- TASKS TO CARRY OUT
1) According to the article on Israel's travel ban, what does the writer ask people abroad who want to argue about Israel's policies?
2) Write out the passage of the article on Israel's travel ban between "At first glance, Israel’s" and "hostile to Israel.", inclusive.

- EXTRACTED TEXT

────────

By Allison Kaplan Sommer / Haaretz
March 7, 2017


With this new law, the message to young Jews, and the rest of the world is no longer: “Come, see for yourself, let’s have a discussion — even an argument — in which I try to change your views. We know it’s complicated, but let’s not end our relationship.”

Instead, [the message] is: “Stay away. If you don’t agree with us, there is no place for you here.”


At first glance, Israel’s sweeping travel ban passed by the Knesset on Monday night essentially changes nothing. The authorities at Israel’s borders and airports already have complete discretion to keep anyone out, and numerous prospective visitors have been blacklisted and turned away because they are believed to be hostile to Israel.

They don’t need this law, which spells out support of boycotting of any Israeli institution or any area under its control as grounds to block their entrance as visitor.

But, actually, it changes everything. The statement it makes and the message it sends — that those who so deeply object to the occupation that they choose not to buy settlement products — are no longer welcome to visit, see and experience their country is a drastic shift in Israel’s relationship with the outside world.

Historically, those who believe in Israel’s value to the world, despite the conflicts and problems, have always preached that seeing is believing.

I include myself in that group. When I’ve encountered anyone abroad who want to argue about Israel’s policies, even those who object to the state’s very existence as a result of the occupation, my response is always the same: Challenge and an invitation.

“Well, have you been to Israel?” I ask them at an opportune moment in our conversation, whether my counterpart is on the left or the right, passionately pro-settlement or anti-occupation.

More often than not, the answer is no and the person in question has never been to either Israel or Palestine and they are basing their political positions on what they’ve been seen or told. Then, I tell them, “well, come and see for yourself. Then decide.”

────────

Recorded data
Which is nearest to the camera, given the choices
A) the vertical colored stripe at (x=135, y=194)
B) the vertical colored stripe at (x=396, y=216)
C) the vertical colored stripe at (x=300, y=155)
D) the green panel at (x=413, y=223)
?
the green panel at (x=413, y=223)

────────

- RESULTS OF THE TASKS
1) Whether they have been to Israel.

2)
At first glance, Israel’s sweeping travel ban passed by the Knesset on Monday night essentially changes nothing. The authorities at Israel’s borders and airports already have complete discretion to keep anyone out, and numerous prospective visitors have been blacklisted and turned away because they are believed to be hostile to Israel.